Les faits et la procédure :
En avril 2012, l’État a engagé une action en revendication d’archives publiques devant le tribunal de grande instance de Paris afin de se voir remettre 313 brouillons manuscrits de télégrammes écrits par le général de Gaulle entre le 11 décembre 1940 et le 11 décembre 1942, détenus par la société Aristophil et le musée des lettres et manuscrits.
Le 20 novembre 2013, le tribunal de grande instance de Paris a fait droit à cette demande. Saisie d’un appel formé par la société Aristophil et le musée des lettres et manuscrits, la cour d’appel de Paris a, dans un arrêt du 15 mai 2015, estimé pour sa part que la détermination du caractère public de ces archives soulevait une difficulté sérieuse et a par conséquent, posé une question préjudicielle au juge administrative et sursis à statuer sur le litige dont elle était saisie.

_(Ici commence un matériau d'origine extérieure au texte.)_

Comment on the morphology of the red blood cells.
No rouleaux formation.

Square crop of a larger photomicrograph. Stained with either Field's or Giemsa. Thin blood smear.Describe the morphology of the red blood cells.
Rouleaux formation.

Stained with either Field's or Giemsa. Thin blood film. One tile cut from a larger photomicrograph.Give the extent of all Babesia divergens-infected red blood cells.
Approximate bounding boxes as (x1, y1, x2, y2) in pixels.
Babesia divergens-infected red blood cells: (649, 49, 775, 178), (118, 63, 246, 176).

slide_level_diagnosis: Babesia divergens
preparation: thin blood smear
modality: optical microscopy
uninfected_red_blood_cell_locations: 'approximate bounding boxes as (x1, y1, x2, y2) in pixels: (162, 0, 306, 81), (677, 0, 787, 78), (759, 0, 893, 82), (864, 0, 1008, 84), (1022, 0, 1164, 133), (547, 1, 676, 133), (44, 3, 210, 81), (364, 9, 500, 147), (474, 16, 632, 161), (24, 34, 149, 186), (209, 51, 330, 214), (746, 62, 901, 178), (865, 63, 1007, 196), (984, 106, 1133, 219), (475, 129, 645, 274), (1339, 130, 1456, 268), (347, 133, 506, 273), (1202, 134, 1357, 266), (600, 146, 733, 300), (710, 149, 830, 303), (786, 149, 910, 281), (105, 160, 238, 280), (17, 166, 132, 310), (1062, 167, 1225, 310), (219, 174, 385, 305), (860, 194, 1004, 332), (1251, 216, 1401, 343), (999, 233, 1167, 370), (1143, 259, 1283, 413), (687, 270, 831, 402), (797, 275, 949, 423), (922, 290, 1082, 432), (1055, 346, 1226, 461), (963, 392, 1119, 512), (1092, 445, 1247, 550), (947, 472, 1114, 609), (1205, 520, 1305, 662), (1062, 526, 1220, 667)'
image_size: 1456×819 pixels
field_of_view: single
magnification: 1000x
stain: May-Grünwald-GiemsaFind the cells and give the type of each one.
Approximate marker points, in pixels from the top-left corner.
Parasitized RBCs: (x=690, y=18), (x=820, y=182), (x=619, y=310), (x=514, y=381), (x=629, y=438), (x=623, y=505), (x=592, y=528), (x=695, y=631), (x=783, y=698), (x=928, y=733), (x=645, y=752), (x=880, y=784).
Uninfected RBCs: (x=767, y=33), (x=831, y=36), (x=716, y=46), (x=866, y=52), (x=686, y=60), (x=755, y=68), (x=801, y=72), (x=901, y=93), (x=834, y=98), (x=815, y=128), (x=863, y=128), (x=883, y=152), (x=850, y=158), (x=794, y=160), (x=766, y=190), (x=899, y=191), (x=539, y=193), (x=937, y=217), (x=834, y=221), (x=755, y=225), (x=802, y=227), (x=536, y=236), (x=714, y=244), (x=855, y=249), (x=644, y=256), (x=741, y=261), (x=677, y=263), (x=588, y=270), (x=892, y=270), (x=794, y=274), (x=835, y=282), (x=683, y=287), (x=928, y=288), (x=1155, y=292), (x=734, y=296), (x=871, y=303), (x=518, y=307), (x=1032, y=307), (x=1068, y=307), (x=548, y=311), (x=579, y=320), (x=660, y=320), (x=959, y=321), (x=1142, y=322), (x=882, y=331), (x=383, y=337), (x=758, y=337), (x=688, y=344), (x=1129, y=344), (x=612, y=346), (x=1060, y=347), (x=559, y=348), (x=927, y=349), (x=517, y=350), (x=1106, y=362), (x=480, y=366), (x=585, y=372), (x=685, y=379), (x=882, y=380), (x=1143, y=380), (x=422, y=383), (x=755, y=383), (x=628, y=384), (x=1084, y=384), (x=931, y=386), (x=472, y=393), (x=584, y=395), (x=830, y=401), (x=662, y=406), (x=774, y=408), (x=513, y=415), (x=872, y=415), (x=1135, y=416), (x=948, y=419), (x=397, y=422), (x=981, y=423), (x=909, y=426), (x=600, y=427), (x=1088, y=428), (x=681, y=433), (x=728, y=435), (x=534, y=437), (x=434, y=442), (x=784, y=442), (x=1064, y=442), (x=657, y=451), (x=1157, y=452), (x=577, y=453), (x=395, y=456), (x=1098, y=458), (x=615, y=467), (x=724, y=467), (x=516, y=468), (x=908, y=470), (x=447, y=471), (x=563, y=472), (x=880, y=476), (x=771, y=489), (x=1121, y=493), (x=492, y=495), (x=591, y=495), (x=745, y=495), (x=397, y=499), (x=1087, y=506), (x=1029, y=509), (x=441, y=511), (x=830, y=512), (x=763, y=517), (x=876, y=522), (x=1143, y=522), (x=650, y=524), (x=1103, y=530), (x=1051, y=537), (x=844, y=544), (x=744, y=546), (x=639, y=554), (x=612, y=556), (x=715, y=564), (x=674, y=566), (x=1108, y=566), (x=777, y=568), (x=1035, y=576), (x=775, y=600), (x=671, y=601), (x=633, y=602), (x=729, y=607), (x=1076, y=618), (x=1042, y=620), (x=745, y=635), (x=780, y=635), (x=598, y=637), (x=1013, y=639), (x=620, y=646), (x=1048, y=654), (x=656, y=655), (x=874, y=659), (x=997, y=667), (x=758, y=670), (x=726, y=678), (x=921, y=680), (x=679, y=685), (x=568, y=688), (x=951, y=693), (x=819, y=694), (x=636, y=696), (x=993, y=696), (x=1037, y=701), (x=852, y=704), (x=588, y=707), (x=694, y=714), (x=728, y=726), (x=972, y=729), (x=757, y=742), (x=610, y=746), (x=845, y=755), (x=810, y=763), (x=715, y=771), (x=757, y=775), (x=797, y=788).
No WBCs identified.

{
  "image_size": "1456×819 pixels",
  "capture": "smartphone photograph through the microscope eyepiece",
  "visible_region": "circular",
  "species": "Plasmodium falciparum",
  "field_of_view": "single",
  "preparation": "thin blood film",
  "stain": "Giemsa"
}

Par un jugement du 12 mai 2017, le tribunal administratif de Paris a estimé que ces documents constituaient des archives publiques. L’association du musée des lettres et manuscrits et la société Aristophil se sont pourvues en cassation devant le Conseil d’État contre ce jugement.
La décision de ce jour :
Dans la décision de ce jour, le Conseil d’État juge d’abord que revêtent le caractère d’archives publiques tous les documents procédant de l’activité de l’État quelle que soit la date à laquelle ils ont été produits, quel que soit leur état d’achèvement et quel que soit leur auteur.

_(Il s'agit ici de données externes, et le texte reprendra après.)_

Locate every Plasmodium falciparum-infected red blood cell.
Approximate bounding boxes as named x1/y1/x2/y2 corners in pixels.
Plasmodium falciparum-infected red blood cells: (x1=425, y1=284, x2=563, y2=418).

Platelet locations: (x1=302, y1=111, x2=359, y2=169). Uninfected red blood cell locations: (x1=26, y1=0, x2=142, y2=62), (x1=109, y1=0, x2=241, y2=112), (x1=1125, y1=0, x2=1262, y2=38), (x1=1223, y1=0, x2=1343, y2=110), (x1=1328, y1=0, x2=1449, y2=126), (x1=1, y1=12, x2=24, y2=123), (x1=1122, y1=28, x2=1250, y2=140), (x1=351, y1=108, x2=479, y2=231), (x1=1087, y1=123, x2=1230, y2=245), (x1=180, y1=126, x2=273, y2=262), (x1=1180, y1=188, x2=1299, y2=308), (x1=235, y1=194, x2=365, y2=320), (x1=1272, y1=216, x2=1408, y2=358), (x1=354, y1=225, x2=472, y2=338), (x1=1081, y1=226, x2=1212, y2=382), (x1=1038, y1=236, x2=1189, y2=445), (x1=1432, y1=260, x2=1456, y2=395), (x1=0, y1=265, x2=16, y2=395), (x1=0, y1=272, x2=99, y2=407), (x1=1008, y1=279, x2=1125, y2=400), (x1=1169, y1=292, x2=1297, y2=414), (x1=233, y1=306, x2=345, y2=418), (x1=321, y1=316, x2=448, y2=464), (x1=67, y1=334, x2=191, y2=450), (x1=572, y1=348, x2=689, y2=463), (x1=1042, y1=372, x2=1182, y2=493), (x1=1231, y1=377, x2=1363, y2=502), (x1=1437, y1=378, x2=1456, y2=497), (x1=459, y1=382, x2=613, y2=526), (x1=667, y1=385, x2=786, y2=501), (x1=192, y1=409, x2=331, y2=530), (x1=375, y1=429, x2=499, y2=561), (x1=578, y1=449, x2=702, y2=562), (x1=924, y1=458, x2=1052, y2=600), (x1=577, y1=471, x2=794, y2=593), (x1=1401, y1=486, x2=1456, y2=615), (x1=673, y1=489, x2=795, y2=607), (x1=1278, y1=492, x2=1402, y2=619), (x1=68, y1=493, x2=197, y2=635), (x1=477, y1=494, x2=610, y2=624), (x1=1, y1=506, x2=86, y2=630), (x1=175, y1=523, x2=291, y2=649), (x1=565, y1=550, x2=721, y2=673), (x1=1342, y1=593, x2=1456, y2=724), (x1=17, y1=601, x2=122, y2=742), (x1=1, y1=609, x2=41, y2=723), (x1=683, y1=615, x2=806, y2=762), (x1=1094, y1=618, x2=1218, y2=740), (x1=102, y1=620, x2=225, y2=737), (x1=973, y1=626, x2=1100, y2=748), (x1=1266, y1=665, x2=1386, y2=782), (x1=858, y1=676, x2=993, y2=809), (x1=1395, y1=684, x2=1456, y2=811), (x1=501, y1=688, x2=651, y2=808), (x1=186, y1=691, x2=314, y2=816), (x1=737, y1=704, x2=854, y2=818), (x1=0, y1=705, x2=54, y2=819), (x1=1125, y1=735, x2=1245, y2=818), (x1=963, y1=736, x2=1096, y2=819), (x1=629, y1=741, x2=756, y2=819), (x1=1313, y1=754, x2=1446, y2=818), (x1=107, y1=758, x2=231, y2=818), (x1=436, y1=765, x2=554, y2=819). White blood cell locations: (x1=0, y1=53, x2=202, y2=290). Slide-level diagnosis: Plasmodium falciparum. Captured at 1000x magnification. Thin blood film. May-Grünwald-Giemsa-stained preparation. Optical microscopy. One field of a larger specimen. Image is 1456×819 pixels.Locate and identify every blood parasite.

Il cite ensuite l’ordonnance du 9 août 1944 relative au rétablissement de la légalité républicaine sur le territoire continental qui dispose que : « La forme du Gouvernement de la France est et demeure la République. En droit celle-ci n'a pas cessé d'exister », que « sont, en conséquence, nuls et de nul effet tous les actes constitutionnels législatifs ou réglementaires, ainsi que les arrêtés pris pour leur exécution, sous quelque dénomination que ce soit, promulgués sur le territoire continental postérieurement au 16 juin 1940 et jusqu'au rétablissement du Gouvernement provisoire de la république française », et que « Les actes de l'autorité de fait, se disant « gouvernement de l'Etat français » dont la nullité n'est pas expressément constatée dans la présente ordonnance ou dans les tableaux annexés, continueront à recevoir provisoirement application [...] ».

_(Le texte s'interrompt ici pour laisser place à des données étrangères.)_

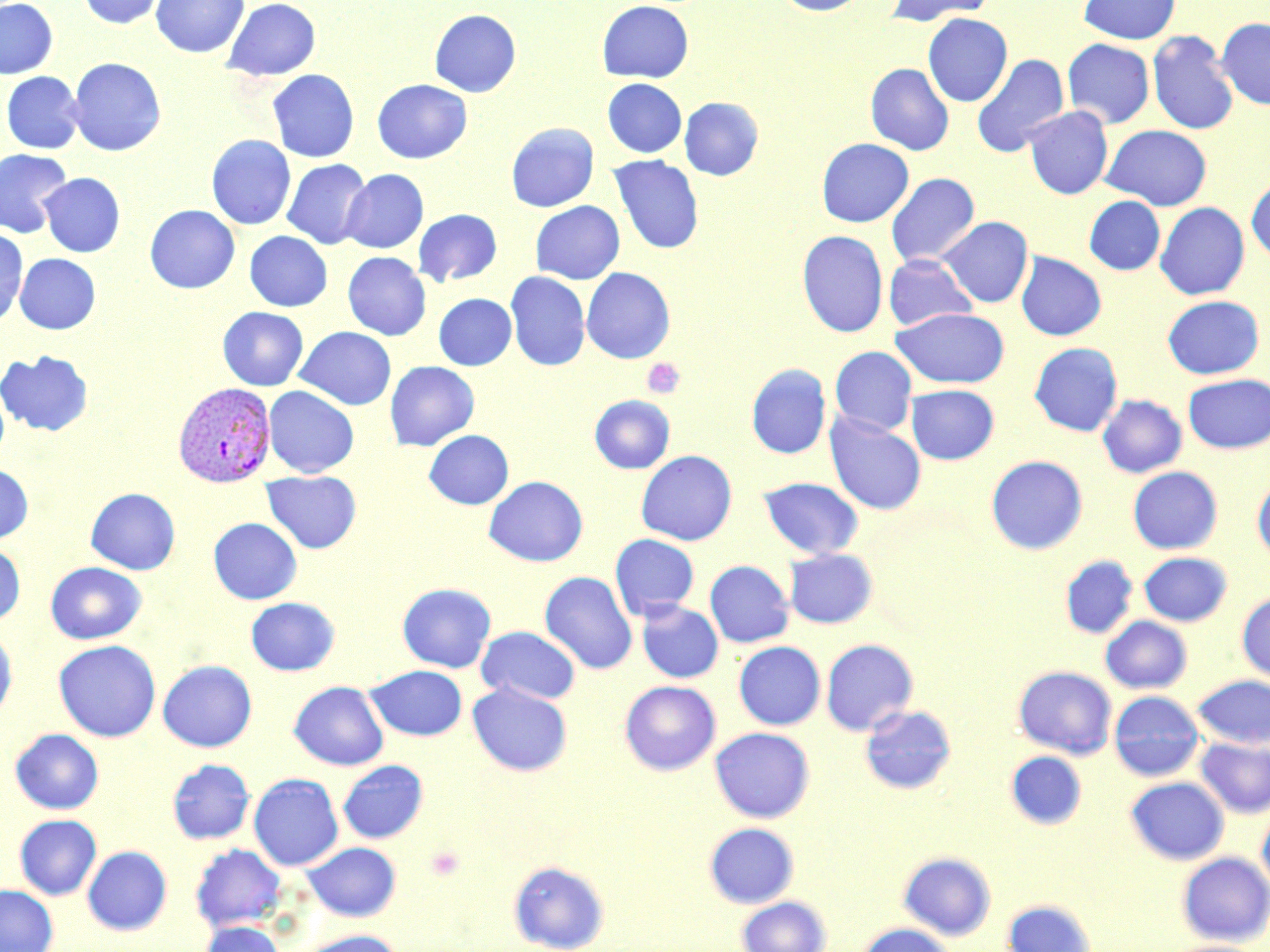
Approximate bounding boxes as (x1, y1, x2, y2) in pixels.
Plasmodium vivax-infected red blood cells: (173, 382, 276, 488).
No Plasmodium falciparum, Plasmodium ovale, Plasmodium malariae, Babesia divergens, or Trypanosoma brucei observed.

Platelet locations: (643, 358, 685, 399), (425, 844, 466, 882). Uninfected red blood cell locations: (0, 0, 58, 80), (77, 0, 166, 29), (151, 0, 249, 58), (223, 0, 321, 81), (774, 0, 868, 16), (884, 0, 997, 26), (1078, 0, 1181, 44), (597, 1, 693, 83), (429, 9, 521, 97), (922, 13, 1012, 107), (1217, 18, 1270, 109), (1147, 30, 1239, 135), (1062, 38, 1155, 129), (971, 54, 1069, 157), (67, 58, 166, 156), (865, 63, 954, 155), (267, 69, 359, 162), (2, 72, 85, 154), (602, 78, 687, 157), (372, 79, 472, 164), (679, 97, 764, 181), (1024, 106, 1113, 199), (506, 122, 599, 212), (1101, 124, 1212, 210), (206, 135, 296, 230), (816, 138, 914, 227), (0, 149, 72, 238), (609, 155, 704, 254), (282, 159, 372, 249), (340, 169, 428, 253), (39, 173, 125, 257), (885, 173, 980, 267), (1246, 175, 1270, 263), (1084, 196, 1165, 274), (530, 201, 624, 284), (1156, 202, 1250, 299), (145, 204, 240, 294), (413, 209, 502, 286), (937, 216, 1033, 308), (0, 227, 28, 326), (797, 230, 889, 337), (245, 231, 332, 311), (343, 252, 431, 340), (1016, 252, 1106, 341), (1023, 252, 1112, 437), (14, 253, 100, 334), (883, 254, 978, 331), (581, 267, 675, 363), (505, 271, 590, 370), (433, 293, 516, 370), (1162, 295, 1265, 379), (217, 307, 308, 391), (891, 307, 1009, 388), (295, 326, 396, 410), (1029, 342, 1123, 436), (829, 346, 917, 435), (0, 350, 93, 436), (385, 361, 479, 451), (745, 363, 831, 459), (1183, 374, 1270, 453), (0, 382, 9, 465), (906, 384, 999, 465), (264, 386, 359, 478), (589, 394, 675, 473), (1098, 394, 1187, 478), (825, 412, 926, 515), (424, 430, 513, 509), (636, 450, 737, 545), (986, 455, 1088, 555), (0, 463, 33, 543), (1128, 467, 1222, 554), (261, 470, 361, 553), (484, 476, 588, 566), (758, 476, 863, 559), (1252, 477, 1270, 563), (85, 488, 180, 574), (208, 517, 302, 604), (610, 534, 699, 619), (0, 541, 25, 626), (784, 548, 877, 629), (1138, 552, 1233, 626), (1060, 555, 1138, 639), (705, 560, 794, 647), (45, 561, 147, 644), (540, 571, 637, 674), (397, 583, 496, 673), (1237, 592, 1270, 684), (245, 597, 340, 675), (636, 600, 723, 683), (1100, 616, 1192, 693), (476, 626, 580, 705), (0, 629, 17, 721), (820, 638, 918, 736), (53, 640, 161, 742), (734, 641, 825, 730), (157, 660, 257, 752), (365, 665, 467, 740), (1012, 665, 1117, 759), (1192, 674, 1270, 749), (289, 680, 388, 770), (620, 680, 721, 775), (467, 681, 572, 776), (1109, 691, 1205, 781), (860, 704, 956, 794), (709, 727, 815, 823), (10, 728, 104, 814), (1195, 736, 1270, 818), (1005, 750, 1086, 829), (167, 758, 255, 844), (337, 760, 428, 843), (249, 773, 343, 870), (1125, 776, 1229, 864), (1257, 805, 1270, 895), (14, 814, 102, 900), (704, 822, 799, 908), (302, 841, 401, 921), (190, 844, 287, 932), (82, 845, 172, 935), (898, 852, 996, 940), (1177, 852, 1270, 945), (508, 860, 610, 952), (0, 885, 58, 952), (735, 896, 832, 952), (1002, 899, 1096, 952), (197, 920, 286, 952), (857, 923, 957, 952), (293, 929, 404, 952), (1160, 939, 1265, 952). Slide-level diagnosis: Plasmodium vivax. Thin blood film. Light microscopy. Single field of view. May-Grünwald-Giemsa-stained preparation. Image is 1270×952 pixels. 1000x magnification.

Comme l’avait fait le tribunal administratif de Paris, le Conseil d’État, s’appuyant sur ces dispositions, juge que seuls la France libre et la France combattante, et, par la suite, le Comité français de la libération nationale et le Gouvernement provisoire de la République française étaient, à compter du 16 juin 1940, dépositaires de la souveraineté nationale et ont assuré la continuité de la République. Par conséquent, il juge que les télégrammes manuscrits écrits entre décembre 1940 et décembre 1942 procèdent de l’activité de l’État et constituent des archives publiques.
Le Conseil d’État rappelle enfin que les faits et agissements de l’autorité de fait se disant « gouvernement de l’État français », que constitue le régime de Vichy, engagent la responsabilité de l’État. Et il juge, enfin, que les documents procédant de l’activité politique et administrative de cette autorité de fait doivent être assimilés à des archives publiques.
Par suite, le Conseil d’État rejette le pourvoi des requérantes.